Let us take something as simple as clothing. It’s the brands that dictate what is in fashion, and what is not. Irrespective of our comfort, we follow their veiled diktat, and ridicule those who don’t.

 

Throughout the movie, the corporation addresses Mila’s character Alice as ‘Project Alice’. This is exactly how most corporations think of us consumers. They regard us not as individuals, but as objects to be snared for sales, gradation, and brand loyalty. We are mirror images of each other. We not only dress the way the majority does, but we also prefer similar careers, hobbies, gadgets. We even eat the same food, read the same books, and have the same opinions.

 

The 2010 Oscar-winning film Inception plays with the idea of corporate espionage, where agents spy on people’s dreams. Its characters enter the sub-conscious mind and steal ideas. They also implant ideas and thoughts in dreams. We do not need any burglar to enter our dreams, for we lay our minds bare on social networking sites, survey forms and marketing research questionnaires.

Leonardo dicaprio in Inception

Some creative efforts keep the symbolism minimal, like the TV Series Supernatural. In one of its episodes, the devil runs a major fast food chain. He subjugates people through addiction to the unhealthy food his company promotes.

 

The attack on corporates through sci-fi and fantasy is not new, though. JRR Tolkien’s The Lord of the Rings, written in the 1950s, speaks of growing industrialisation and destruction of the environment by big industries. In the book, later made into a movie, the corrupt wizard Saruman destroys a forest to build his evil army. This army is shown busy at work with machinery and inventions.

 

Sci-fi and fantasy stories are often dismissed as silly works of the imagination.
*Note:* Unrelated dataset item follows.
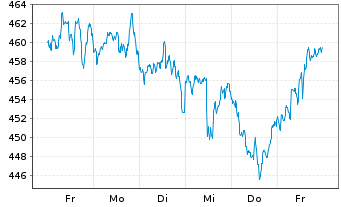 Chart Vontobel Fund-Clean Technology - 1 Woche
That is simply because we fail to see the representation behind the flying saucers and broomstick riding. For instance, C S Lewis’ collection The Chronicles of Narnia speaks of Christianity, where the lion Aslan represents Christ. Philip Pullman’s Northern Lights (The Golden Compass is the name of its film version), speaks of the repression of the child’s inner voice by the church and the education system. The most recent Suzanne Collins’ novel, The Hunger Games, made into a blockbuster movie of the same name, predicts a future where people will be controlled through reality TV shows.

Raja Ravi Varma’s painting of a scene in Ramayana

I would compare the intent of these stories to that of our myths, legends and Biblical stories, which feature magical elements, and at the same time show the sociological, economic and political conditions of their times. Buddha’s teachings gained popularity because of the Jataka tales, simple stories where animals speak and ghosts weep.

 

If we dissociate religion from the Ramayana and look at it objectively, we find that it is also a fantasy tale. It has a prince, a kidnapped princess, demons, birds that talk, and an army of monkeys and bears. Yet, the story teaches us a way of life and is the basis of our culture.